_EXCERPTED PASSAGE_:
* * * * * * * * *

Antonio de Espejo (1540–1585) was a Spanish explorer who led an expedition into New Mexico and Arizona in 1582–83.  The expedition created interest in establishing a Spanish colony among the Pueblo Indians of the Rio Grande valley.

Life

Espejo was born about 1540 in Cordova, Spain, and arrived in Mexico in 1571 along with the Chief Inquisitor, Pedro Moya de Contreras, who was sent by the Spanish king to establish an Inquisition. Espejo and his brother became ranchers on the northern frontier of Mexico. In 1581, Espejo and his brother were charged with murder. His brother was imprisoned and Espejo fled to Santa Barbara, Chihuahua, the northernmost outpost of Mexico. He was there when the Chamuscado-Rodriguez expedition returned from New Mexico.

En route to New Mexico

Espejo, a wealthy man, assembled and financed an expedition for the ostensible purpose of ascertaining the fate of two priests who had remained behind with the Pueblos when Chamuscado led his soldiers back to Mexico. Along with fourteen soldiers, a priest, about 30 Indian servants and assistants, and 115 horses he departed from San Bartolome, near Santa Barbara, on November 10, 1582.

Espejo followed the same route as Chamuscado and Rodriguez, down the Conchos River to its junction (La Junta) with the Rio Grande and then up the Rio Grande to the Pueblo villages.

* * * * * * * * *

_DATASET EXTRACT_:
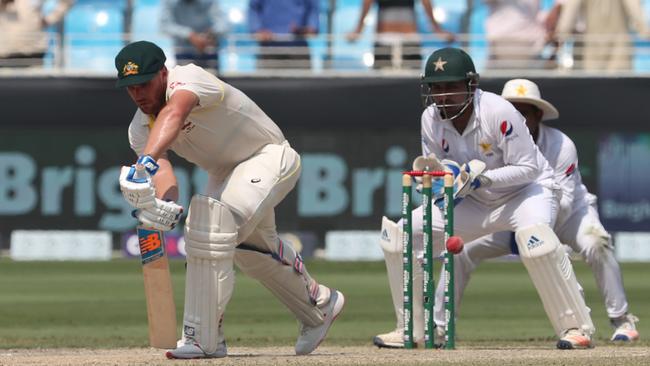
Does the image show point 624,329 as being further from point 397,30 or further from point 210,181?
point 397,30

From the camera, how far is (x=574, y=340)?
777 cm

* * * * * * * * *

_TASK 1_:
On what date did Espejo's expedition depart from San Bartolome, according to the Espejo passage?
_TASK 2_:
Print the Espejo passage from "En route to" to "the Pueblo villages.".
Rely only on the Espejo passage.

_EXERCISE SOLUTION 1_:
November 10, 1582.

_EXERCISE SOLUTION 2_:
En route to New Mexico

Espejo, a wealthy man, assembled and financed an expedition for the ostensible purpose of ascertaining the fate of two priests who had remained behind with the Pueblos when Chamuscado led his soldiers back to Mexico. Along with fourteen soldiers, a priest, about 30 Indian servants and assistants, and 115 horses he departed from San Bartolome, near Santa Barbara, on November 10, 1582.

Espejo followed the same route as Chamuscado and Rodriguez, down the Conchos River to its junction (La Junta) with the Rio Grande and then up the Rio Grande to the Pueblo villages.